Arriving at a mutual understanding is crucial for a referral relationship to work successfully.

The rules of the working relationship should be established early, in writing, to avoid future foibles.

One challenge that continues to disrupt professional relationships is a conflict of interest, PRD nationwide’s Mark Kentwell says.

“In the past, some brokers have been known to put people in front of an investment property because they’re getting a commission out of it, or tell them that it’s the wrong area to buy or even try turning them off selling their own property because they know if they refinance their two mortgages they end up with bigger trailing commissions,” Mr Kentwell says.

“They just need to understand that even though they are going to get a deal out of a buyer, we don’t get paid unless we get a sale,” he says.
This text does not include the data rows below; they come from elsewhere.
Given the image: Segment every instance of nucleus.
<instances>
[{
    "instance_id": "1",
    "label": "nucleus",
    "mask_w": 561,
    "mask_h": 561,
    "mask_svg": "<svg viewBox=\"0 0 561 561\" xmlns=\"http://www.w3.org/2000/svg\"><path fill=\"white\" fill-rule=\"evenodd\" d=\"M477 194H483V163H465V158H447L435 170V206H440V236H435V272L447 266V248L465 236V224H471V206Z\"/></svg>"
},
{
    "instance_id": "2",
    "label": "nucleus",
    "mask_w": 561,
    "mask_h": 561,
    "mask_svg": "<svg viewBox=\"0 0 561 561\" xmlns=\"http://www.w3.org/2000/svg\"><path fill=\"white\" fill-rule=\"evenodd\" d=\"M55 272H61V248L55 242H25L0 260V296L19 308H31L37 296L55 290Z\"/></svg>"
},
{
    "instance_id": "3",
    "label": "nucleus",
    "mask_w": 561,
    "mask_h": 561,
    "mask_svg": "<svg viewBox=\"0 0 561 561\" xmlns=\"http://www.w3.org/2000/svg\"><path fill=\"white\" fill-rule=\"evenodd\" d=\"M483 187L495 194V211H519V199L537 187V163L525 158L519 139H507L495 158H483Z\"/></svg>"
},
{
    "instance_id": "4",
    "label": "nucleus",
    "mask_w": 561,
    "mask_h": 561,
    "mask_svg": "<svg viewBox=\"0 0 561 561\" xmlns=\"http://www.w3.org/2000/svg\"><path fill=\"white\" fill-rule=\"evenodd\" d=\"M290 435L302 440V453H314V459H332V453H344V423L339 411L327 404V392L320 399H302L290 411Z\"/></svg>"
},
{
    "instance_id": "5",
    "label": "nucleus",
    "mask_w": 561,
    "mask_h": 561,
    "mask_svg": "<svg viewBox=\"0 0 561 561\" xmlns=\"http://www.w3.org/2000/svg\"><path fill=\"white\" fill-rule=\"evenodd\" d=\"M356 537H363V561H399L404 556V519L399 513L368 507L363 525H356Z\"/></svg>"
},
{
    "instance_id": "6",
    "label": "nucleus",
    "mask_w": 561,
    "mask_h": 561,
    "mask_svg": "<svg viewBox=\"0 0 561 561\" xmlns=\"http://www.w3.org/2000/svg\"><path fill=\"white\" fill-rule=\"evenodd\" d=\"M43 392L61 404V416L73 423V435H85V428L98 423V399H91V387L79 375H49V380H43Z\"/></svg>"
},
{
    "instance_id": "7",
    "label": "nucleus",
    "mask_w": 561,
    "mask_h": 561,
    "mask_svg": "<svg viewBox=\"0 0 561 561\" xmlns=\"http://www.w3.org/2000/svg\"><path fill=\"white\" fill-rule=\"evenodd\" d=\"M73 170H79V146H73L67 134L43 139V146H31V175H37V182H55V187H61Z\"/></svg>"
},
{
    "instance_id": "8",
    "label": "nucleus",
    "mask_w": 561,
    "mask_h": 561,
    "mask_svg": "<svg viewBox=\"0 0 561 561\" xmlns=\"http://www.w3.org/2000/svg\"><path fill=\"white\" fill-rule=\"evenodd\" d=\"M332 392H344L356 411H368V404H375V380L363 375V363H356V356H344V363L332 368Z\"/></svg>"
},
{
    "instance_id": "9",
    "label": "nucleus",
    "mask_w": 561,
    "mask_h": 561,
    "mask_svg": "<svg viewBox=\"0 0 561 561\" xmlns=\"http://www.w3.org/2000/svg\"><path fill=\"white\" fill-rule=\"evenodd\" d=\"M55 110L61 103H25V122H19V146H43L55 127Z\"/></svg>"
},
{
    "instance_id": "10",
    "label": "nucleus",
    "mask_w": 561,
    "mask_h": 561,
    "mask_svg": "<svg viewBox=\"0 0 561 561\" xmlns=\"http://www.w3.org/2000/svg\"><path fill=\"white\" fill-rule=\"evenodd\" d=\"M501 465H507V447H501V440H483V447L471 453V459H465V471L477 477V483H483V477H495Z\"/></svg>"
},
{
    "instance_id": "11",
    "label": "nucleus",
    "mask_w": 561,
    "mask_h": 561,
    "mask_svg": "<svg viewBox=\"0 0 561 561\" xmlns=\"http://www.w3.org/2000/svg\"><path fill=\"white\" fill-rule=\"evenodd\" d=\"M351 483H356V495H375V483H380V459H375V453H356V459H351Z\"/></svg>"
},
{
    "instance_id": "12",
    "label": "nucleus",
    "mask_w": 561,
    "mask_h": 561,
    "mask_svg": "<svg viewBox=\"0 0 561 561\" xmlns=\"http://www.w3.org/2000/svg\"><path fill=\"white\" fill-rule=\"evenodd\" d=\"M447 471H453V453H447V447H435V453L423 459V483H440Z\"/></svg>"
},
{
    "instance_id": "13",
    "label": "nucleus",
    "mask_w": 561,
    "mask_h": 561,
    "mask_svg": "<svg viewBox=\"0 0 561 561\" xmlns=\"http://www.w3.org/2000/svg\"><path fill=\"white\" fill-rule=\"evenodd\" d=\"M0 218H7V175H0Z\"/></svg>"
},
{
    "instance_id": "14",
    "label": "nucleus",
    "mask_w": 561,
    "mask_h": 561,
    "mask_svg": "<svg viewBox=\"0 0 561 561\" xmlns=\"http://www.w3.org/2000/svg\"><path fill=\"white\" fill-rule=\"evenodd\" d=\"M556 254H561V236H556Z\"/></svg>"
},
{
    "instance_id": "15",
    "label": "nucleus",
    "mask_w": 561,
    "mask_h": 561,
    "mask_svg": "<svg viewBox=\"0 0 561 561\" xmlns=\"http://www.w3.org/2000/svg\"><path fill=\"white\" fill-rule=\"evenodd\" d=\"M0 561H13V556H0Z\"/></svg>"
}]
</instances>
“Obviously everyone wants the right thing by the client, but brokers have to be careful not to bite the hand that feeds them.”

To avoid burning bridges, brokers should treat their referral clients with a higher level of care.

After all, another person’s reputation is on the line.

Taking good care of a referral means taking care of referrers, and can guarantee a constant stream of clients well into the future.

“If a broker finds three or four agents or one large firm that’s referring business to them they can just about close their doors and do business off those referrals,” Mr Kentwell says.

“Referral business is the cheapest form of marketing and gets you the highest quality leads,” he says.

One issue that comes up time and again is the option of a referral fee.

Some feel a kickback is acceptable for a referral arrangement, while others strongly oppose it.

In the past, Mr Kentwell has preferred not to take payment for referrals.

“It minimises disclosure issues,” he says.

“It’s a more genuine referral as far as the client is concerned,” he says. “They know that they are being referred to someone who is going to do a good job and not just because they are getting a kickback.”

On the other hand, Finance Made Easy director Tony Bice pays formal referral partners an agreed percentage of the upfront fee.

Keeping a referral register has helped keep tabs on referral payments, Mr Bice says.

“It’s a good way of tracking clients in order to pay that referrer a fee,” he says.

Kandu Finance’s Jeana Scott is currently in the process of reviewing her entire referral network to fit her evolving business needs.

Ms Scott had paid and accepted a referral fee in the past, but the NCCP regulations have created an unreasonable amount of work for the broker.

“The work that we have to do and the due diligence that we have to undertake means it really is not financially viable to do that anymore,” Ms Scott says.

“I personally do not see myself dealing with any referrers in the future that expect me to charge a fee,” she says.

“The ones that I have approached so far have agreed with that change in the referral arrangement.”

For referral partners, having a trusted broker who services referrals with a progressive attitude is more important than being financially compensated.

“Trust and integrity are the most important things,” Keshab Chartered Accountant principal Munzural Khan says.

“Creativity and assertiveness comes second and beyond that, I would hope that all of my broker partners strive to go that extra mile when dealing my clients,” he says.

Referral agreements must be between two individuals, not an individual and a business.

Referrers should be mindful of the specific broker they pass their clients onto, PRD nationwide’s Mark Kentwell says.

“It’s not just the firm you’re dealing with, it’s the employees of that firm.”

“A word of caution to those dealing with firms is that you need to know the person who is going to be talking to the client,” he says.

“If you refer them over to someone who is a great salesperson or the director of that firm and they are fantastic, great, but if someone else is dealing with them and they are not proactive and they don’t understand the importance of your referral relationship, they might not treat your leads as well as they should,” Mr Kentwell says.

For this reason, finding a likeminded broker willing to go the extra mile is crucial.

“A can-do attitude is the number one thing,” he says.